Some records

+++++

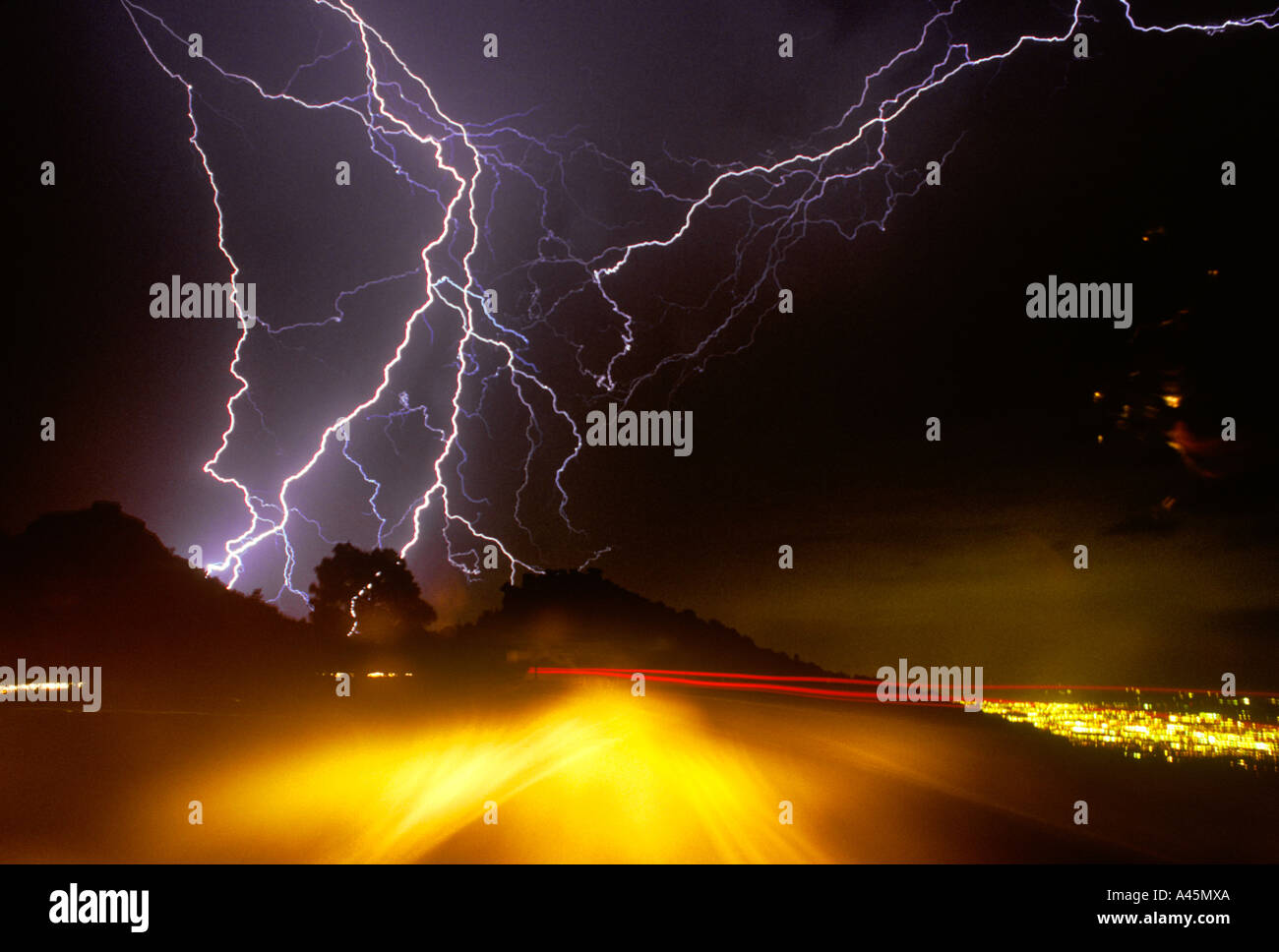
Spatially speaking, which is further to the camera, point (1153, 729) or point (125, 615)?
point (125, 615)

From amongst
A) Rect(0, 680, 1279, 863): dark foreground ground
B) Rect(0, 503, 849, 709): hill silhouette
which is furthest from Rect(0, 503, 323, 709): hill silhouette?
Rect(0, 680, 1279, 863): dark foreground ground

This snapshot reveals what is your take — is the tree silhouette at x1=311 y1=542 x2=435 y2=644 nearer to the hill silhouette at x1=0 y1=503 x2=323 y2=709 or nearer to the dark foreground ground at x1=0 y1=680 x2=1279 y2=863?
the hill silhouette at x1=0 y1=503 x2=323 y2=709

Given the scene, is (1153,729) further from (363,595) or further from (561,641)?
(363,595)

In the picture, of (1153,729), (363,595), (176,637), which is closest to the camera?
(1153,729)

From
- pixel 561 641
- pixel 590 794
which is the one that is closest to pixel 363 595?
pixel 561 641
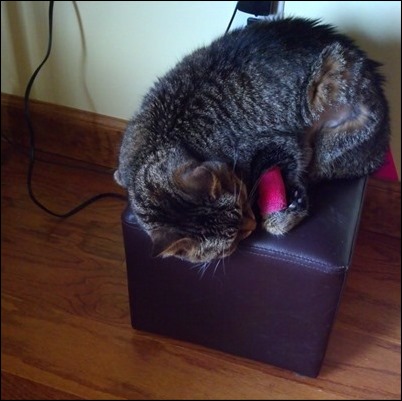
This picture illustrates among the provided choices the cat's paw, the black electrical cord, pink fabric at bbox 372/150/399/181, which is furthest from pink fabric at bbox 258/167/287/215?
the black electrical cord

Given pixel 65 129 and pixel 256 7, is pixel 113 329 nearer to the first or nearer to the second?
pixel 65 129

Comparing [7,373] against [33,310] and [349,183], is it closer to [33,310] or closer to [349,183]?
[33,310]

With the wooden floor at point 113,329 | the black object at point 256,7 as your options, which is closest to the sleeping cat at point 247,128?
the black object at point 256,7

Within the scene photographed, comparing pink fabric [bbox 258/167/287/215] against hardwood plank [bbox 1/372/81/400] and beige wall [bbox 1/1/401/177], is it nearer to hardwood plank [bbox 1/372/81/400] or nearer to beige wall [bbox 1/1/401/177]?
beige wall [bbox 1/1/401/177]

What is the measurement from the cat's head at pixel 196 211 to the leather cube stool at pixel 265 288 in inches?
2.5

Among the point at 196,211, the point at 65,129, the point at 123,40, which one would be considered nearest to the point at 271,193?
the point at 196,211

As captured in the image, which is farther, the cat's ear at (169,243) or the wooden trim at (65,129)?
the wooden trim at (65,129)

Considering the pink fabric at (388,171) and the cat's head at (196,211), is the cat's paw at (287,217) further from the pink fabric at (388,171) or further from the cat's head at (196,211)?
the pink fabric at (388,171)

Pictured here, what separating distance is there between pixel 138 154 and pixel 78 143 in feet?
1.98

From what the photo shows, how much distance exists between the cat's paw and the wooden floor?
37 centimetres

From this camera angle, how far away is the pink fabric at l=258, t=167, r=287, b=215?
40.8 inches

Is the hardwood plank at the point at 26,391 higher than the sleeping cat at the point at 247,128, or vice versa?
the sleeping cat at the point at 247,128

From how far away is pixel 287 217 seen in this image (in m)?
1.04

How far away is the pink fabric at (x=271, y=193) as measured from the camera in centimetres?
104
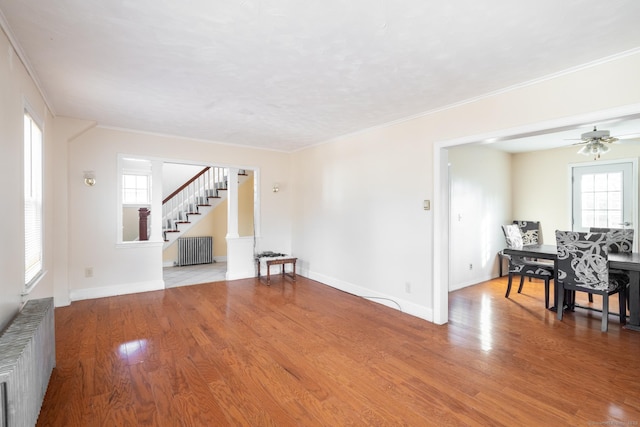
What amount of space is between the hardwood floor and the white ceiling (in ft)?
8.12

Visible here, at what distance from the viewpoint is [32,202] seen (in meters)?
2.97

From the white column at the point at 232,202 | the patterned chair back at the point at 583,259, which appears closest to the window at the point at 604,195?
the patterned chair back at the point at 583,259

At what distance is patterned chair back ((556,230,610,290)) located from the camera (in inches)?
129

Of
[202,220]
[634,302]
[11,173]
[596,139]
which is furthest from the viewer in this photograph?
[202,220]

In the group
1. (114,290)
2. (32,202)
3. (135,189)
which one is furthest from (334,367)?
(135,189)

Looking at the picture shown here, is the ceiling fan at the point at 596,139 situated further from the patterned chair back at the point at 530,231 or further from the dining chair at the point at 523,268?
the patterned chair back at the point at 530,231

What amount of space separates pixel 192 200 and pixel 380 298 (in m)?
5.27

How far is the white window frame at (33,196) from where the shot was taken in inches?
108

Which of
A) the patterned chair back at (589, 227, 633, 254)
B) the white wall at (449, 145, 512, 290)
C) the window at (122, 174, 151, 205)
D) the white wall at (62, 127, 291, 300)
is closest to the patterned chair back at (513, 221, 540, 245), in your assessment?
the white wall at (449, 145, 512, 290)

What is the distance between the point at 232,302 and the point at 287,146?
294 cm

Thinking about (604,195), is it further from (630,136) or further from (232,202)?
(232,202)

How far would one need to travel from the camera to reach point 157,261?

+++++

PROBLEM :: Turn the rows above into a numbered list with one item per line, skipping blank lines. Leave the pictures out.

EXERCISE OUTPUT ::
1. Spatially speaking, which is further to the camera, point (1153, 729) or point (125, 615)?
2. point (125, 615)
3. From amongst
4. A) Rect(0, 680, 1279, 863): dark foreground ground
5. B) Rect(0, 503, 849, 709): hill silhouette
6. which is furthest from Rect(0, 503, 323, 709): hill silhouette?
7. Rect(0, 680, 1279, 863): dark foreground ground
8. This snapshot reveals what is your take — is the tree silhouette at x1=311 y1=542 x2=435 y2=644 nearer to the hill silhouette at x1=0 y1=503 x2=323 y2=709 or nearer to the dark foreground ground at x1=0 y1=680 x2=1279 y2=863?
9. the hill silhouette at x1=0 y1=503 x2=323 y2=709
10. Given the scene, is (1153,729) further from (363,595) or further from (561,641)?
11. (363,595)
12. In the picture, of (1153,729), (363,595), (176,637), which is closest to the camera?
13. (1153,729)
14. From
15. - pixel 561 641
16. - pixel 590 794
17. which is the one that is closest to pixel 363 595?
18. pixel 561 641
19. This picture illustrates among the provided choices the cat's paw, the black electrical cord, pink fabric at bbox 372/150/399/181, which is furthest from pink fabric at bbox 258/167/287/215?
20. the black electrical cord
21. Given pixel 65 129 and pixel 256 7, is pixel 113 329 nearer to the first or nearer to the second?
22. pixel 65 129
23. Comparing [7,373] against [33,310] and [349,183], is it closer to [33,310] or closer to [349,183]?
24. [33,310]
25. With the wooden floor at point 113,329 | the black object at point 256,7 as your options, which is closest to the sleeping cat at point 247,128?
26. the black object at point 256,7
27. Within the scene photographed, comparing pink fabric [bbox 258/167/287/215] against hardwood plank [bbox 1/372/81/400] and beige wall [bbox 1/1/401/177], is it nearer to hardwood plank [bbox 1/372/81/400] or nearer to beige wall [bbox 1/1/401/177]?
28. beige wall [bbox 1/1/401/177]
29. What is the measurement from the cat's head at pixel 196 211 to the leather cube stool at pixel 265 288 in inches?
30. 2.5
31. Among the point at 196,211, the point at 65,129, the point at 123,40, which one would be considered nearest to the point at 271,193?
32. the point at 196,211
33. As captured in the image, which is farther, the cat's ear at (169,243) or the wooden trim at (65,129)?
34. the wooden trim at (65,129)
35. Considering the pink fabric at (388,171) and the cat's head at (196,211), is the cat's paw at (287,217) further from the pink fabric at (388,171) or further from the cat's head at (196,211)?
36. the pink fabric at (388,171)
37. Pictured here, what separating distance is there between pixel 138 154 and pixel 78 143 in feet?
38. 1.98
39. From what the photo shows, how much distance exists between the cat's paw and the wooden floor?
40. 37 centimetres
41. From this camera angle, how far away is the pink fabric at l=258, t=167, r=287, b=215?
42. 40.8 inches
43. Is the hardwood plank at the point at 26,391 higher than the sleeping cat at the point at 247,128, or vice versa?
44. the sleeping cat at the point at 247,128
45. From how far away is pixel 287 217 seen in this image (in m)?
46. 1.04
47. How far away is the pink fabric at (x=271, y=193) as measured from the camera in centimetres?
48. 104
49. What amount of space is between the hardwood floor and the white ceiling (in ft)?
50. 8.12
51. Visible here, at what distance from the viewpoint is [32,202] seen (in meters)?
52. 2.97
53. From the white column at the point at 232,202 | the patterned chair back at the point at 583,259, which appears closest to the window at the point at 604,195?
54. the patterned chair back at the point at 583,259
55. At what distance is patterned chair back ((556,230,610,290)) located from the camera (in inches)?
56. 129
57. Of
58. [202,220]
59. [634,302]
60. [11,173]
61. [596,139]
62. which is furthest from the viewer in this photograph?
63. [202,220]
64. In the group
65. 1. (114,290)
66. 2. (32,202)
67. 3. (135,189)
68. which one is furthest from (334,367)?
69. (135,189)
70. Looking at the picture shown here, is the ceiling fan at the point at 596,139 situated further from the patterned chair back at the point at 530,231 or further from the dining chair at the point at 523,268?
71. the patterned chair back at the point at 530,231
72. What amount of space separates pixel 192 200 and pixel 380 298 (in m)?
73. 5.27
74. How far is the white window frame at (33,196) from where the shot was taken in inches?
75. 108
76. Which of
77. A) the patterned chair back at (589, 227, 633, 254)
78. B) the white wall at (449, 145, 512, 290)
79. C) the window at (122, 174, 151, 205)
80. D) the white wall at (62, 127, 291, 300)
81. is closest to the patterned chair back at (513, 221, 540, 245), in your assessment?
82. the white wall at (449, 145, 512, 290)
83. What is the distance between the point at 232,302 and the point at 287,146?
84. 294 cm
85. Thinking about (604,195), is it further from (630,136) or further from (232,202)?
86. (232,202)
87. How far would one need to travel from the camera to reach point 157,261?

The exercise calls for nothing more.